→ **Work instruction 1**: From the Sandy Nathan profile, list every genre the text says she writes in.
→ **Work instruction 2**: Extend the Sandy Nathan profile, picking up right after its last sentence.

Wednesday, October 3, 2012

Interview with Sandy Nathan, Author of the Tales From Earth's End Saga


Sandy Nathan writes to amaze and delight, uplift and inspire, as well as thrill and occasionally terrify. She is known for creating unforgettable characters and putting them in do or die situations. She writes in genres ranging from science fiction, fantasy, and visionary fiction to juvenile nonfiction to spirituality and memoir.

“I write for people who like challenging, original work. My reader isn’t satisfied by a worn-out story or predictable plot. I do my best to give my readers what they want.”

Mrs. Nathan’s books have won twenty-two national awards, including multiple awards from oldest, largest, and most prestigious contests for independent publishers. Her books have earned rave critical reviews and customer reviews of close to five-star averages on Amazon. Most are Amazon bestsellers.


Sandy was born in San Francisco, California. She grew up in the hard-driving, achievement orientated corporate culture of Silicon Valley. Sandy holds Master’s Degrees in Economics and Marriage, Family, and Child Counseling. She was a doctoral student at Stanford’s Graduate School of Business and has been an economic analyst, businesswoman, and negotiation coach, as well as author.

Mrs. Nathan lives with her husband on their California ranch. They bred Peruvian Paso horses for almost twenty years. She has three grown children and two grandchildren.

→ **Material provided**:
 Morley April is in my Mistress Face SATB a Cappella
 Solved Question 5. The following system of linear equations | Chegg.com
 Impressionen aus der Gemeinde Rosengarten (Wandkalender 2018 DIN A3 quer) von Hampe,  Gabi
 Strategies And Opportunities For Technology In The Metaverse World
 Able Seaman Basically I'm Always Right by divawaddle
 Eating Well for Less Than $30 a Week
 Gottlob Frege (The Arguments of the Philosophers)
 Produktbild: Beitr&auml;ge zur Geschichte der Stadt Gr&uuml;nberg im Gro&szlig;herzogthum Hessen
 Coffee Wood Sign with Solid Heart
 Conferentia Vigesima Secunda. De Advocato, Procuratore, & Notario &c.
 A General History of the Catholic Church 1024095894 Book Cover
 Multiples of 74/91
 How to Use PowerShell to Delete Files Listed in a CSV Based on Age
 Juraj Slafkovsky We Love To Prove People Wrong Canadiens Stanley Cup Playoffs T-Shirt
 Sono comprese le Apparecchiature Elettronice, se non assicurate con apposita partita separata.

→ **Written reply 1**:
- Science fiction
- Fantasy
- Visionary fiction
- Juvenile nonfiction
- Spirituality
- Memoir

→ **Written reply 2**:
Her latest books are The Angel & the Brown-Eyed Boy, Lady Grace: A Thrilling Adventure Wrapped in the Embrace of Epic Love and Sam & Emily: A Love Story from the Underground, which are all part of the Tales from Earth’s End series.

You can visit her website at www.sandynathan.com.

Visit her blogs: http://sandranathan.net and http://yourshelflife.com (blog for writers) http://talesfromearthsend.com (series blog)

Follow her on Twitter: www.twitter.com/sandyonathan

Friend her on Facebook: https://www.facebook.com/sandy.nathan.author

Purchase a paperback copy of Sandy Nathan’s The Angel & the Brown-eyed Boy at:

Amazon
Barnes & Noble


Can you tell us a bit about yourself?

I was born in San Francisco, CA. My family moved down the San Francisco Peninsula when I was eight. Where we lived was later named “Silicon Valley.” It was always a place where very bright, hard-working people lived, but when the computer revolution came, the Peninsula became super-fast and intense, a very different place than it was when I was a kid. The change did give me a chance to observe corporate life and values. I’ve used that experience in some of my writing.

In 1995, my family moved to the Santa Ynez Valley near Santa Barbara. We have horses and needed extra room for them. We raised a rare breed of horse, the Peruvian Paso, for twenty years. We bred, birthed, raised, trained, and showed our horses. After twenty years, my husband and I went into retirement mode. We have only six horses now.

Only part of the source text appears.